Before leaving the separating facility, the inorganic fraction is pressed and bagged in impermeable plastic.This increases its density, allowing for efficient transport, as well as avoiding unwanted water and pests. “Once in CEMEX, the SWIF (Solid Waste Inorganic Fraction) is ground to a size that makes it possible for transport by lorries, and it is then dosed into the cement kiln,” explains González.

The solid waste inorganic fraction processing by CEMEX decreases the amount of material going into landfills, extending the life span of existing landfills and reducing the necessity for new ones. The environmental impact from the fuel used for transport of the SWIF to CEMEX’s cement plants is also far lower than the impact if these materials were sent to landfill.

Teething problems

In the immediate aftermath of the closure, the city government came in for a significant amount of criticism. Waste pickers, who had spent their lives sifting through the waste for valuable materials, claimed the closure had destroyed their livelihoods and even their communities. And with waste being diverted to private landfills outside of Mexico City, trucks were having to drive two to three hours out of the city centre, increasing travel costs and countering the potential reductions in emissions from the closing of the landfill.

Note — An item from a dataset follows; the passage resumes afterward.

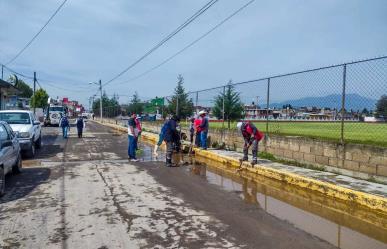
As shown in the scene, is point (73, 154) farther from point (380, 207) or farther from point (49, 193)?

Fernando Menéndez-Garza is quick to dispel these criticisms and says the city government were simply encountering teething problems.

“After the shutdown of the landfill, the city experienced a period of adaptation to the new circumstances where the waste collection and transfer to other landfills failed to operate in certain parts of the city,” says Menéndez-Garza. “With regard to the informal pickers, Bordo Poniente has Material Recovery Facilities within its premises, where all valuable materials are selected, and sent to recycling industries. This project provides jobs and income to a union of former scavengers and that has continued operating after the landfill shut down.”

While admitting that refuse trucks have to travel longer distances now to transport solid waste to other landfills–on average refuse trucks travel 29 kilometres every day to deposit waste in landfills– Menéndez-Garza says there have been other efficiencies in the transport system: “Some of the routes are driven on toll highways, which in fact reduce the travel times to less than before.”

Biogas to light the streets

The latest phase in the development of Bordo Poniente has been the announcement this month that the Mexico City Government has awarded the international tender for the closure of Bordo Poniente and biogas utilisation to BMLMX Power Company Sapi SA de CV. The consortium, consisting of two Spanish and two Mexican companies, has signed a 25-year contract for the utilisation of the biogas, which includes the construction of an electric power generating plant that will sell power to the local government for public lighting at lower prices than those currently offered by the Federal Electricity Commission.

The project will not only provide the city government with significant energy savings but will also decrease the amount of carbon dioxide equivalent released each year. “It is estimated that a reduction of around 1.4 to 2 million tonnes of greenhouse gas emissions can be achieved during the first year of biogas utilisation,” says Menéndez-Garza.

The winning consortium will invest over US$2 billion in the project, financing the decommissioning of the landfill and the construction and operation of the biogas plant, which will generate electricity to light the streets of Mexico City for the next 25 years.

While Mayor Ebrard’s tenure will last only a few more weeks, his administration has left a long-term legacy not only for Mexico City but also for other cities. As the mayor himself says: “If it can be done here, it can be replicated elsewhere even if the solution is a complex one.”